僕は反射的に、彼の肩を思いっきり突いていました。
(※良い子は真似しないように。。。というか暴力はダメです)
僕「やれよ!!!!やりたいんだろう!!!」
彼「はい。。。。(涙)」
僕「あきらめんな。お前には才能あるんだから」
言いながら思い出した。当時スクールをやっていた赤坂で。。。懇親会の帰り道。。。駅へと向かう道で、二人きりになって、Tくんに言ったこと。。。
「お前には才能がある。絶対いいコーチになるぞ!」
コーチングの才能はいろんな種類のものがあるけど、彼には思い切りの良さがあった。クライアントにぶつかりながら、そこから立ち上がってくるものを使って、一緒に物語をつむぎ出せる彼。インファイト型のコーチ。
確かにあの夜僕は酔ってた。だけど、そのときの言葉に嘘はなかった。
改めて彼を見る。彼の目に、消えていた光が灯っていた。まだ小さな灯かもしれないけれど。。。ホッとした。。。
そして、
それから2年ほどの時を経て。。。
大阪出張のとき。関西圏の卒業生が開いてくれた同窓会。。。。そこにTくんがいました。
Tくんの活躍は知っていました。プロコーチとして大人気の彼。そんな彼にビジネスを教えてもらいたいという人たちも増えて、ビジネス講座でも大活躍していました。

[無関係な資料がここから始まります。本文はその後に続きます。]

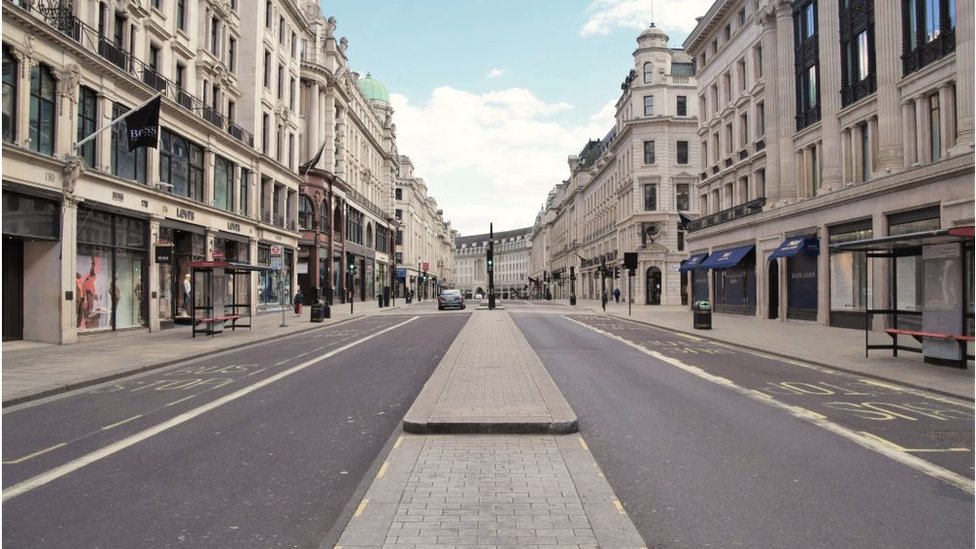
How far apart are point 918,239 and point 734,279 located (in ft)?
78.8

。。。。。あんなにお金のことで困ってたのに。。。。。変われば変わるもんだな。。。。。
僕「お、金持ちがおるぞ(笑)」
Tくん「だいじゅさん。やめてくださいよ」
僕「いやさ。。。。俺は嬉しいよ。。。。本当に。。。。」
Tくん「。。。。。(涙)。。。。ありがとうございます。。。あのとき喝を入れてくれたおかげです。。おかげで目が覚めました」
僕「そっか。。よかった。。。それにしても、すごい活躍じゃん!」
Tくん「本当に、おもったよりうまくいってて。。。」
僕「それでいいんだよ。。。調子いいときはどんどん行かなきゃ。。。お前は波に乗るの、得意なんだから!」
Tくん「。。。。(笑)。。。。ありがとうございます!。。。。でもね」
でも???
Tくん「でもね。。。。だいじゅさん。。。。俺大変だったんすよ」
僕「そうなの?」
Tくん「ビジネスはうまくいくようになりましたけど。。。。俺コーチとしての底。。。。。体験しました」
彼の話はこうでした。僕の『肩ドン事件』でスイッチが入った彼。本当にやりたいことをやろう。。。やっぱりアスリートコーチをやろうと、積極的に動き始めたそうです。

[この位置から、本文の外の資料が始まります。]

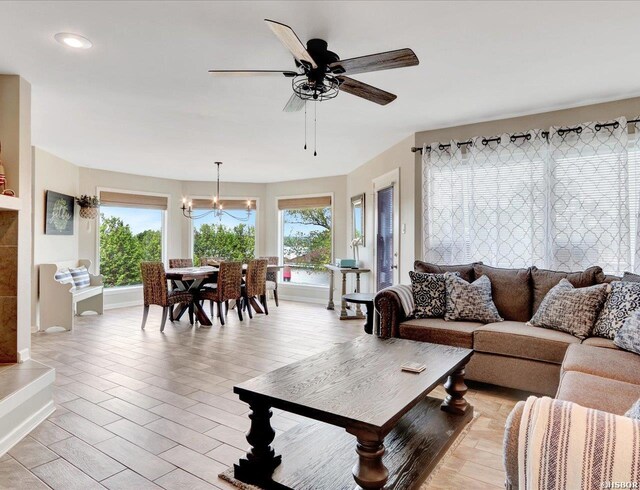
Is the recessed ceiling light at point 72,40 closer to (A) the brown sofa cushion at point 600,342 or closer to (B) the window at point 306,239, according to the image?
(A) the brown sofa cushion at point 600,342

そして出会ったのが、あるXゲームのアスリート。世界選手権出場を目指す選手でした。
元アスリートだったTくんとその選手は意気投合し、一緒に世界を目指そうと頑張っていたそうです。
勢いがあるときのコーチングはうまくいく。
コーチは迷いなく問いかけ、クライアントも迷いなく決断していく。
もともとトップレベルの実力があったその選手は、メンタルが上向いたことも手伝って、破竹の勢いで勝利を重ねていきました。
そして、夢だった世界選手権への出場も決まります。
選手から帯同を依頼され、Tくんは一緒に現地まで行ったそうです。
Tくん「でも、俺ビビっちゃって。。。。ここで結果出してもらわないと、契約切られるかな。。。。ここまで来たんだから、うまいことやらないと、って。。。。」
僕「そっか。。。まぁ、あるある よな」
Tくん「で。。。ぜんぜん相手に踏み込めなくて。。彼からアイディア求められても、何も言えないし」
僕「。。。。」
Tくん「。。。。結局、結果は出ませんでした。メダルもあり得る状態だったのに。。。」
僕「それで」
Tくん「彼に謝りました。。。。だけど『自分は本気で世界一目指すので、今後Tさんにコーチング頼むことはありません』と言われました」
そういう世界だよな。限られた時間の中で、一つ一つのチャンスを生かせるか?そのためにできることはなんでもやる。そんなアスリートと関わるのがアスリートコーチ。
僕「で、どうしたの?」
Tくん「情けなくて。。。。でももう一度やり直したくて。。。。自分に向き合いました。。。。」
僕「うん。。。」
Tくん「ビビってました。そのビビってる気持ちの、奥には、焦り。。。そしてその奥には恐怖。。。。自分のことしか見てなかった。。。極限状態の選手がベストを尽くせるように関わりたかったはずなのに。。。一番大切なときに。。。。俺は最低でした」
僕「なるほど。。。。」
Tくん「で、手紙を書きました。自分に起こっていたことを正直に、全部書きました。。。全部伝えた上で、もう一回一緒にやりたい。本気で関わらせて欲しい、と」
僕「うん。それで」
Tくん「返事は来ませんでした。。。。そうだよな。。。と思いながらも。。。諦めたくなくて」
僕「うん」
Tくん「毎週手紙を出しました」
僕「やべーな(笑)」
Tくん「あはは。本当に。。。別にもうコーチとして関われなくてもいい。だけど何か役に立ちたい。そう思って、役に立ちそうな情報と、応援メッセージを書いて」
僕「そっか。。。。」
Tくん「もちろん、返事なんか来なくて。。。でもそれで良くて。。。読んでないかもしれないけど、その可能性が高いけど。。。でも、彼を応援したくて。。。他にできることが思いつかなくて。。。。」
僕「。。。。。」
僕は全国のコーチたちにこんなやり方は進めません。でもね。好きなんだよね。個人的には。。。。この情熱が。。。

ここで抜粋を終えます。